> **WHAT YOU NEED TO DO**
Reproduce every line of the listing as written, apart from the pictures.

> **DATASET ENTRIES**
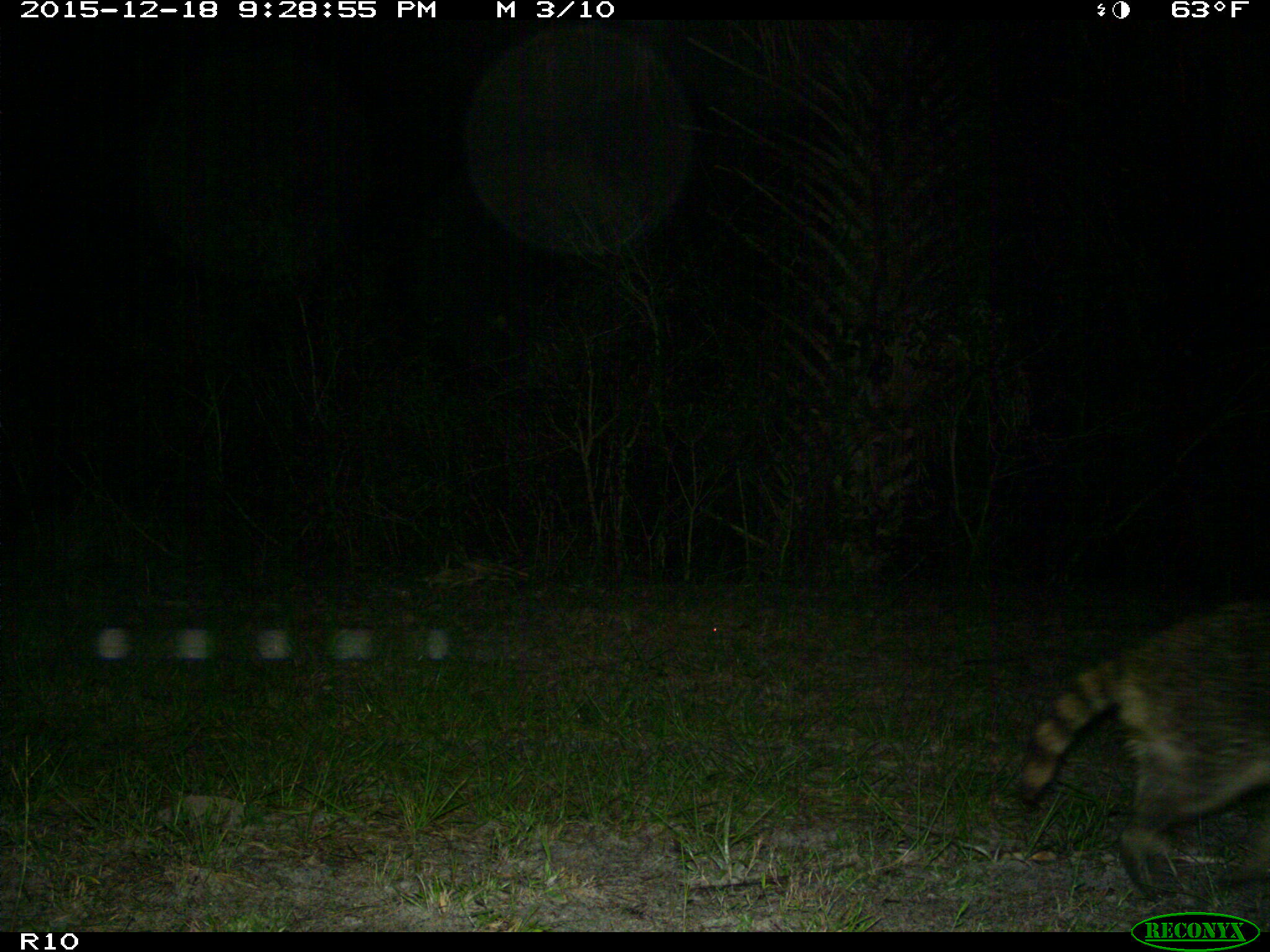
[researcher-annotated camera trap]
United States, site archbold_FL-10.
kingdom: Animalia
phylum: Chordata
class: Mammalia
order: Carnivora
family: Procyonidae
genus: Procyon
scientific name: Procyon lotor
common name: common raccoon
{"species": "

> **EXERCISE OUTPUT**
[researcher-annotated camera trap]
United States, site archbold_FL-10.
kingdom: Animalia
phylum: Chordata
class: Mammalia
order: Carnivora
family: Procyonidae
genus: Procyon
scientific name: Procyon lotor
common name: common raccoon
{"species": "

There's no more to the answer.